Extracted records
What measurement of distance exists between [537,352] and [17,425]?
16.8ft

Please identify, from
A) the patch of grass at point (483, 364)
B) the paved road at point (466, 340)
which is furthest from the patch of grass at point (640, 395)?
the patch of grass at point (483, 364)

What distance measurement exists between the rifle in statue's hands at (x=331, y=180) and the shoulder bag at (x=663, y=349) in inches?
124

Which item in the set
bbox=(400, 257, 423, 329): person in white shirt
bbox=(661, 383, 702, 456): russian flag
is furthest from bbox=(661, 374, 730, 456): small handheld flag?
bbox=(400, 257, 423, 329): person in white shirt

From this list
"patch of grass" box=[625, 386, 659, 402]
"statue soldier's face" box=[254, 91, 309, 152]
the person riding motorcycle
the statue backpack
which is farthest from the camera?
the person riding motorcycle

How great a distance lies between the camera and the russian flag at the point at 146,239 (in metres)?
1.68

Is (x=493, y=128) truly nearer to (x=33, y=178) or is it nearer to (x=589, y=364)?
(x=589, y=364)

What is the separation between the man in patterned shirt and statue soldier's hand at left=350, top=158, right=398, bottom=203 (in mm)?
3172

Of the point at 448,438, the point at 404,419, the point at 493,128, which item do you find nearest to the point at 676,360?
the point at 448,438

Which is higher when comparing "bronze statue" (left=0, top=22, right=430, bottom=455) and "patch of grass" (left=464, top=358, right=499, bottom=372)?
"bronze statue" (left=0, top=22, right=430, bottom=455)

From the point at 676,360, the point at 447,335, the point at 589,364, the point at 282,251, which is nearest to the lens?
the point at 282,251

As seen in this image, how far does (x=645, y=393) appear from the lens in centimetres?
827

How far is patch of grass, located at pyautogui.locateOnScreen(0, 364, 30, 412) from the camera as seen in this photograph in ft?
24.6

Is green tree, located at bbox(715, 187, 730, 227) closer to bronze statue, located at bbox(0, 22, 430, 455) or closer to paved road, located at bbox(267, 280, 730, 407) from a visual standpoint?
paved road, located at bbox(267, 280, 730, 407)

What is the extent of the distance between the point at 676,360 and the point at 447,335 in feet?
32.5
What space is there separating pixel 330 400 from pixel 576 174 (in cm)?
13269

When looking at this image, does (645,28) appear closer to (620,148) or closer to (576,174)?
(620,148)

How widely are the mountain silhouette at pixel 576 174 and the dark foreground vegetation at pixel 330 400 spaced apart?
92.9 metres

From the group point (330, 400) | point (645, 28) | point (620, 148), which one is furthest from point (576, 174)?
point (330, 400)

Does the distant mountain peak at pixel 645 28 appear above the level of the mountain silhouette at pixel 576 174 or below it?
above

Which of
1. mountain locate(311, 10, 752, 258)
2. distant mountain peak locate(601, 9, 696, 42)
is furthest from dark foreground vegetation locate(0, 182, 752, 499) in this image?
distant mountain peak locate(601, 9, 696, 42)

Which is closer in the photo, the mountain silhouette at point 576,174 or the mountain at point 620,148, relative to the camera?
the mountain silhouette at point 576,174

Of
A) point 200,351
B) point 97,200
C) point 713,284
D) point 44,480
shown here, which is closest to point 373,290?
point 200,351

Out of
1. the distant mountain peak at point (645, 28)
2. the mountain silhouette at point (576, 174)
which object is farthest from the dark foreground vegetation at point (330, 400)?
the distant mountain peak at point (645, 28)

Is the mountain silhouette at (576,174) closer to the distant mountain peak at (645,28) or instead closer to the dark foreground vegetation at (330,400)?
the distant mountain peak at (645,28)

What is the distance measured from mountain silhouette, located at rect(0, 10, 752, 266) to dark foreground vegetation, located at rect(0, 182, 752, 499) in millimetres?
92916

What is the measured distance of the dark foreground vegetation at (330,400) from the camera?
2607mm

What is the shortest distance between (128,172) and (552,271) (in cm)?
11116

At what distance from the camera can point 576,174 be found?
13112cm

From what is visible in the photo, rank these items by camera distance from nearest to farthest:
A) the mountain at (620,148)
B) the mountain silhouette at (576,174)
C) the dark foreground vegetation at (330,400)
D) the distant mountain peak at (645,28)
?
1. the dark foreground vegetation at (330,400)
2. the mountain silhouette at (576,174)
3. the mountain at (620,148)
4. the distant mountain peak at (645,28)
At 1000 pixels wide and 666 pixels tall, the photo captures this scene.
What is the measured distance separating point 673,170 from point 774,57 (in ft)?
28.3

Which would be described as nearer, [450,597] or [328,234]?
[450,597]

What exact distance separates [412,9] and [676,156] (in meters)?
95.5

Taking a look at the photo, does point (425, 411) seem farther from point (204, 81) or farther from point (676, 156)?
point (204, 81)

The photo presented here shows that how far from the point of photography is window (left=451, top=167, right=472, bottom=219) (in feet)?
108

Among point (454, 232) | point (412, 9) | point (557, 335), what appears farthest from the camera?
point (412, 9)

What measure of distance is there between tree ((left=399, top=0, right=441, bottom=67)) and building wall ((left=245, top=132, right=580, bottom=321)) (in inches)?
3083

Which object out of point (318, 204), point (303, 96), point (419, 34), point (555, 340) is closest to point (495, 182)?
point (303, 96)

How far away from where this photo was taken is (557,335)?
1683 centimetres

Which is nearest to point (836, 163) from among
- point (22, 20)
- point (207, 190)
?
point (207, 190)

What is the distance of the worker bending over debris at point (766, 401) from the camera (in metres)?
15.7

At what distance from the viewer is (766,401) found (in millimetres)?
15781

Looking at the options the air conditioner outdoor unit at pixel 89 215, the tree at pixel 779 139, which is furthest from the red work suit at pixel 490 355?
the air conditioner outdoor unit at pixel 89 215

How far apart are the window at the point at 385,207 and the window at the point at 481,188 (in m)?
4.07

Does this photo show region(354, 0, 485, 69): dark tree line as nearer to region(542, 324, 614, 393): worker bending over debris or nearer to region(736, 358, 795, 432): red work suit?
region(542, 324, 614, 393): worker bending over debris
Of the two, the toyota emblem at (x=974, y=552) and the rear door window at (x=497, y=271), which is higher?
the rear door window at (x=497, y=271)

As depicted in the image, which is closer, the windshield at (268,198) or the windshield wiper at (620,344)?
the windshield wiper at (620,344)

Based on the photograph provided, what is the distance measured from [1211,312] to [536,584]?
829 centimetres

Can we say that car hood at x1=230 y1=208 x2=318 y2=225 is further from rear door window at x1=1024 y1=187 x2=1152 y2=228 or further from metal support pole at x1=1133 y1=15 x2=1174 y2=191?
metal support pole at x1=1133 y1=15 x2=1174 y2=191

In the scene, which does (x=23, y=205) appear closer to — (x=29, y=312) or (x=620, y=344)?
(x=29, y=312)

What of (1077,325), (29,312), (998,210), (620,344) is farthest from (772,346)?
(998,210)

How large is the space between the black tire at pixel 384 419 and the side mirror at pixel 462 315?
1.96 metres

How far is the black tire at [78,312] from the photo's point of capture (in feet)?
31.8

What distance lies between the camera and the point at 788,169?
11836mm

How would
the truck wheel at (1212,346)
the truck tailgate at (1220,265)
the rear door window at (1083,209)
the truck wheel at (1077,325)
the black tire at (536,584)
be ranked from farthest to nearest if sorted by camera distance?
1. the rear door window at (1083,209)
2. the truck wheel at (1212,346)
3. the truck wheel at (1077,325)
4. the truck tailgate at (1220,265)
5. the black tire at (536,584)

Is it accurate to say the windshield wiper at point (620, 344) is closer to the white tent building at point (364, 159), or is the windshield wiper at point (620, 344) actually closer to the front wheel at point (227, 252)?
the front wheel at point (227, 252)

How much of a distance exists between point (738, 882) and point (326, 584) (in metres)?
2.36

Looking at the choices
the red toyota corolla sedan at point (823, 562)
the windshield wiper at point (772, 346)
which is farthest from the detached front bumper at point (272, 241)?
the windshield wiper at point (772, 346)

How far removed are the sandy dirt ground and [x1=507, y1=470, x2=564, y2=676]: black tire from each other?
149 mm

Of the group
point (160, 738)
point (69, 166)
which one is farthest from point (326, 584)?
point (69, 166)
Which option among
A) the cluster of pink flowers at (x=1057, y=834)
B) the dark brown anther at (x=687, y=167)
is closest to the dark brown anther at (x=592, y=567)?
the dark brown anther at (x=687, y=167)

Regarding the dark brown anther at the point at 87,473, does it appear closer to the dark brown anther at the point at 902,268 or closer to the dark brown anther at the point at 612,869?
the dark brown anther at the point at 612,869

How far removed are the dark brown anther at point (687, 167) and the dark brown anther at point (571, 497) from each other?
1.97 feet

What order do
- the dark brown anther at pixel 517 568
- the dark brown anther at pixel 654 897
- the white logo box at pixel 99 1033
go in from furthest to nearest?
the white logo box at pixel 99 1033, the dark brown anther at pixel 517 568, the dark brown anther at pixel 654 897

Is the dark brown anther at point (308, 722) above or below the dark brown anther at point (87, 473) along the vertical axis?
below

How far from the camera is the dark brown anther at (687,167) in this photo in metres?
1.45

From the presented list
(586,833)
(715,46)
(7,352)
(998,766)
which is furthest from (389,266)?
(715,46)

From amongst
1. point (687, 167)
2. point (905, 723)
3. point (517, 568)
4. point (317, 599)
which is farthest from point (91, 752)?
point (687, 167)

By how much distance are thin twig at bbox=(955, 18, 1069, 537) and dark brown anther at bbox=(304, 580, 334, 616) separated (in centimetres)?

Written instruction:
Copy exactly, and only, the lines from the one containing "How far removed are the dark" through the last line of the listing.

Result for this task:
How far removed are the dark brown anther at point (687, 167) and the dark brown anther at point (571, 497) from each other?
1.97 feet

What order do
- the dark brown anther at pixel 517 568
- the dark brown anther at pixel 654 897
- the white logo box at pixel 99 1033
go in from furthest to nearest?
the white logo box at pixel 99 1033, the dark brown anther at pixel 517 568, the dark brown anther at pixel 654 897

Is the dark brown anther at point (308, 722) above or below the dark brown anther at point (87, 473) along the vertical axis?
below

How far from the camera is the dark brown anther at (687,167) in this photo in metres?
1.45

From the presented list
(586,833)
(715,46)
(7,352)
(998,766)
which is furthest from (389,266)?
(715,46)

From amongst
1. point (687, 167)
2. point (905, 723)
3. point (517, 568)
4. point (317, 599)
which is farthest from point (91, 752)?
point (687, 167)

By how much distance are thin twig at bbox=(955, 18, 1069, 537) and dark brown anther at bbox=(304, 580, 334, 616) separated (in centimetres)?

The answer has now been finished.